> [PROBLEM DESCRIPTION]:
Copy the records below exactly, leaving out any pictures.

> [THE DATA]:
= = =

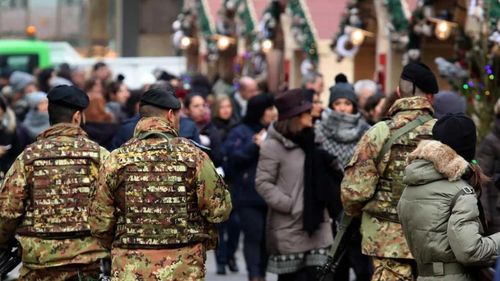 İtalya'da asker sokağa indi: Öğrenci protestoları devam ediyor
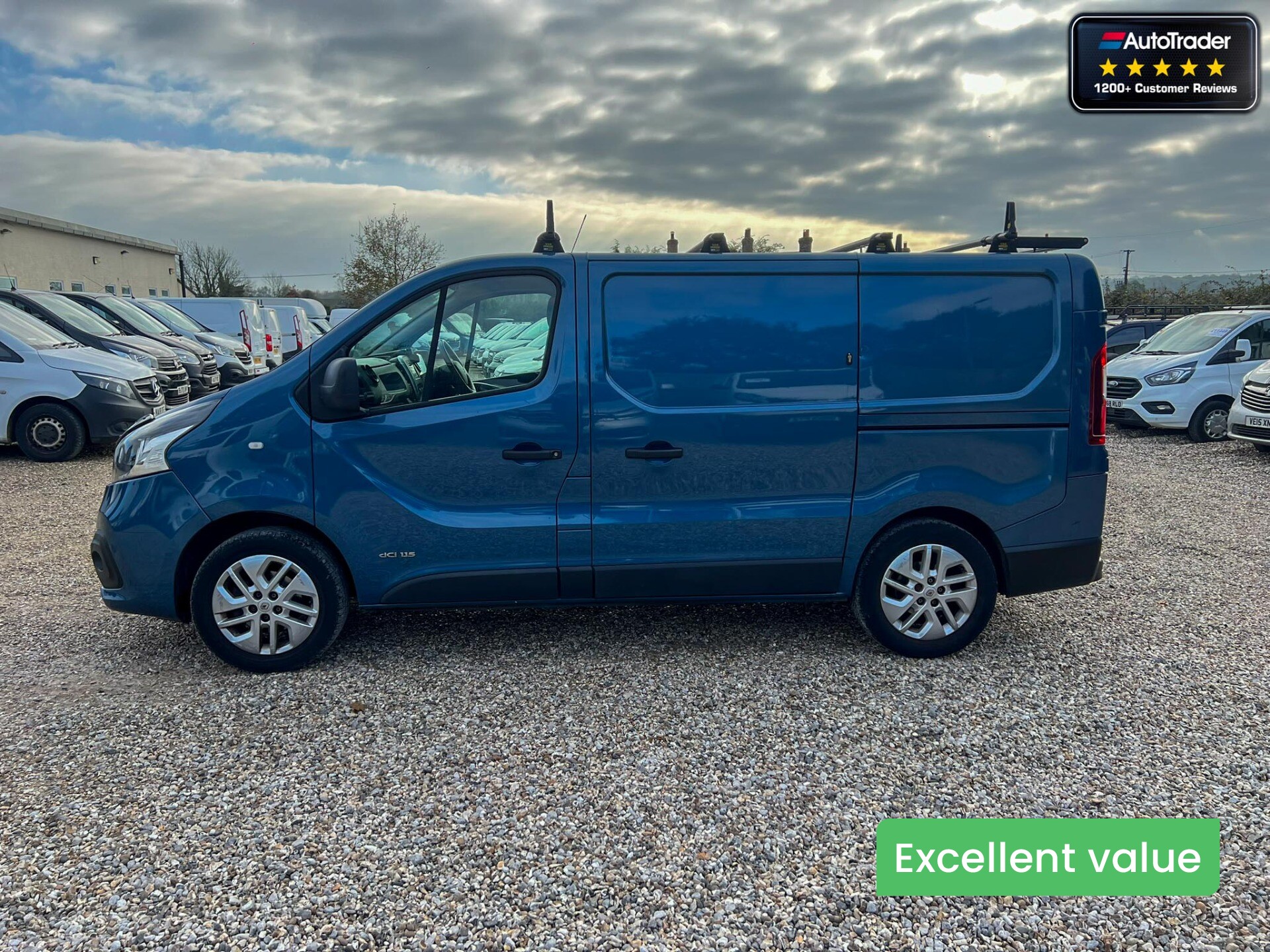 Main listing image - Renault Trafic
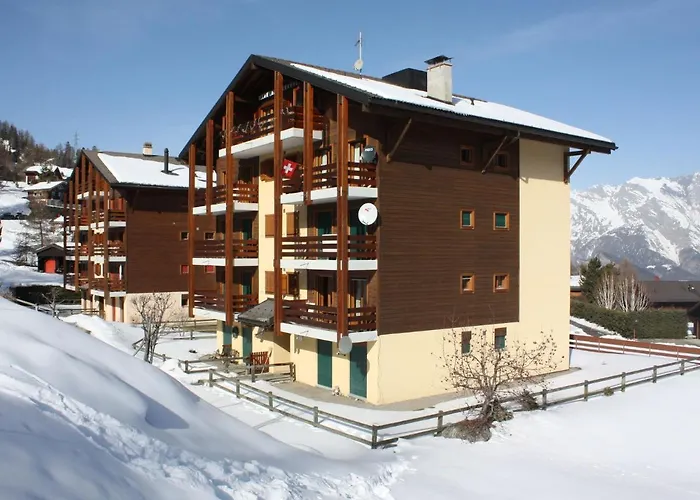 Apartment In La Tzoumaz Near Ski Slopes ラ・ズマ
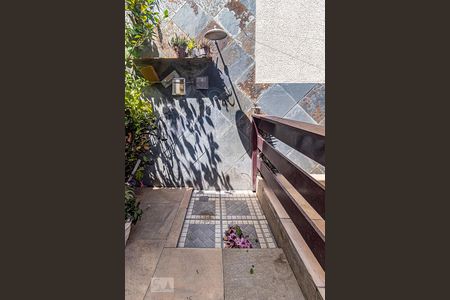 Casa à venda com 456m², 3 quartos e 3 vagas Casa à venda com 456m², 3 quartos e 3 vagasDucha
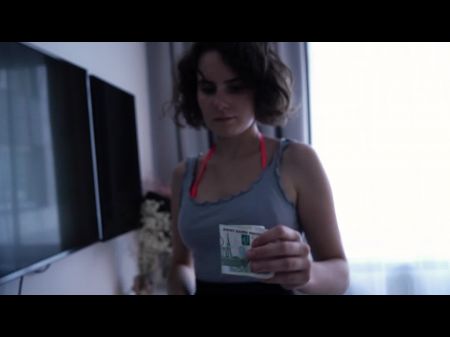 Reinigen Eines Zimmers Ohne Kleidung Mit Einem Blowjob Darcy Dark 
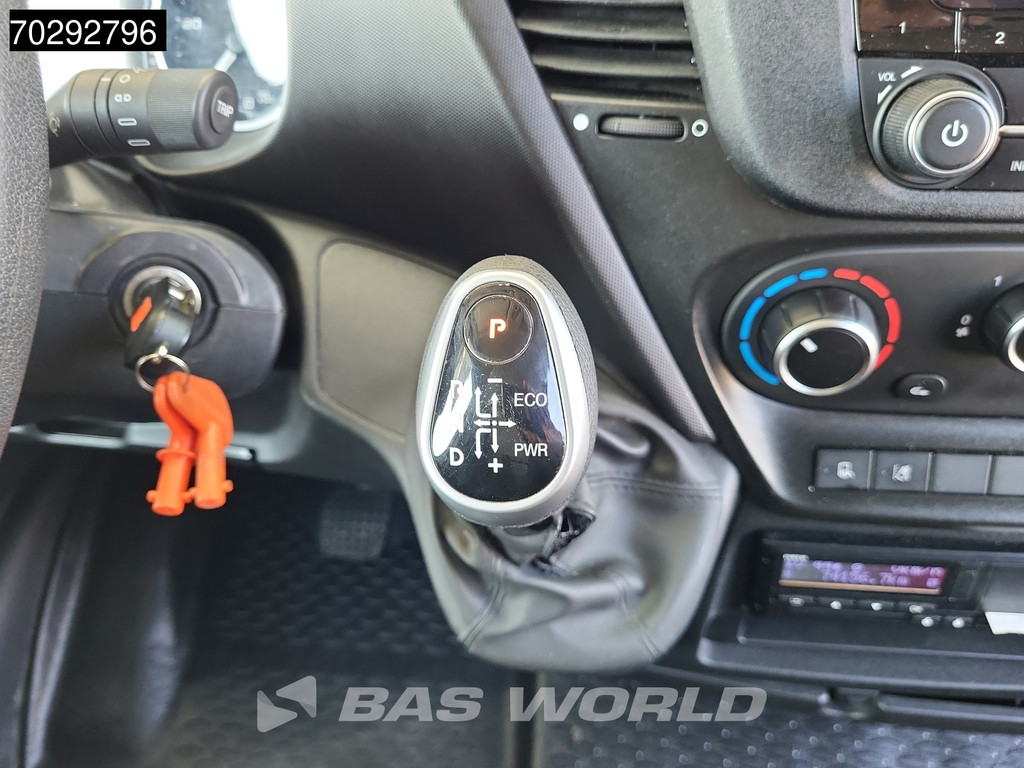 Iveco Daily 60C18 3.0L Automaat Laadklep Schuifzeilen Zeilen Airco Cruise DHollandia Euro6 Schuifzeil Koffer Gesloten laadbak Airco Cruise control 18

= = =

> [THE ANSWER]:
 İtalya'da asker sokağa indi: Öğrenci protestoları devam ediyor
 Main listing image - Renault Trafic
 Apartment In La Tzoumaz Near Ski Slopes ラ・ズマ
 Casa à venda com 456m², 3 quartos e 3 vagas Casa à venda com 456m², 3 quartos e 3 vagasDucha
 Reinigen Eines Zimmers Ohne Kleidung Mit Einem Blowjob Darcy Dark 
 Iveco Daily 60C18 3.0L Automaat Laadklep Schuifzeilen Zeilen Airco Cruise DHollandia Euro6 Schuifzeil Koffer Gesloten laadbak Airco Cruise control 18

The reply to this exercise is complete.